## Assignment
For each line below, write it out exactly as it appears.

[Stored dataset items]
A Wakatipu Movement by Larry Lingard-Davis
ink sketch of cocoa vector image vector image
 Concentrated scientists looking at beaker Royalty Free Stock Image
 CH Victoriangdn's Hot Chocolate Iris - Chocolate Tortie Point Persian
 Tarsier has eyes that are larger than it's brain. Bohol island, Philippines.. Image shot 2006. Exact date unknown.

## Result of the exercise
A Wakatipu Movement by Larry Lingard-Davis
ink sketch of cocoa vector image vector image
 Concentrated scientists looking at beaker Royalty Free Stock Image
 CH Victoriangdn's Hot Chocolate Iris - Chocolate Tortie Point Persian
 Tarsier has eyes that are larger than it's brain. Bohol island, Philippines.. Image shot 2006. Exact date unknown.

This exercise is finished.